→ **Texto selecionado**:
▽

Êpá! Tá demais! LOL!
Mas é MUITA inspiração, mesmo, não sei como classificar! Uma colagem de artes, uma coisa fantástica!
E a primeira pessoa que tem uma borboleta como 'pet'! wunderbar!
Tudo do mais fino recorte literário, tudo muitíssimo esplendoroso, fico sem palavras (imagine se as tivesse!...)..
Mas boa! Boa, mesmo! Porque inspira-me e se estou necessitada disso, caracoles!
Ai, que seria da vida sem a arte, sem a musa, sem o sonho e a poesia em tudo o que se toca, olha e sente?
Cada 'post' aqui merecia uma referência, acho que tenho de criar um link automático! LOL!
Se não fosse facto que a menina existe eu asseveraria que "não existe"...
Dado o adiantado da hora, só posso reiterar a minha alegria por tanta...criatividade!

△

→ **Dados do exercício**:
▽

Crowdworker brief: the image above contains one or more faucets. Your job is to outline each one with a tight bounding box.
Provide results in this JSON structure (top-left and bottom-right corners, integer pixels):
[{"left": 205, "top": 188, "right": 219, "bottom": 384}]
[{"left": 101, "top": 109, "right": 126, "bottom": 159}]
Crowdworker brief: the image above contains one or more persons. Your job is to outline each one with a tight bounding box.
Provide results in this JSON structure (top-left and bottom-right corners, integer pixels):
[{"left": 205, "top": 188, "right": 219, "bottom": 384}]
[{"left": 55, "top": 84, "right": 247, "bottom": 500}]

△

→ **Tarefas obrigatórias**:
a) Extraia do comentário o trecho que começa em "Mas boa! Boa, mesmo!" e termina em "alegria por tanta...criatividade!", sem alterar nada.
b) Passe para um CSV de duas colunas, pedido e resposta, as entradas que começam na linha que contém "Crowdworker brief: the image above contains one or more persons." e terminam no fim das entradas, incluídas as duas pontas. Cada pedido deve ocupar uma linha, com o texto dele e a respectiva resposta em campos entre aspas e as quebras de linha substituídas por espaços.

→ **Respostas às tarefas**:
a)
Mas boa! Boa, mesmo! Porque inspira-me e se estou necessitada disso, caracoles!
Ai, que seria da vida sem a arte, sem a musa, sem o sonho e a poesia em tudo o que se toca, olha e sente?
Cada 'post' aqui merecia uma referência, acho que tenho de criar um link automático! LOL!
Se não fosse facto que a menina existe eu asseveraria que "não existe"...
Dado o adiantado da hora, só posso reiterar a minha alegria por tanta...criatividade!

b)
pedido,resposta
"Crowdworker brief: the image above contains one or more persons. Your job is to outline each one with a tight bounding box. Provide results in this JSON structure (top-left and bottom-right corners, integer pixels): [{""left"": 205, ""top"": 188, ""right"": 219, ""bottom"": 384}]","[{""left"": 55, ""top"": 84, ""right"": 247, ""bottom"": 500}]"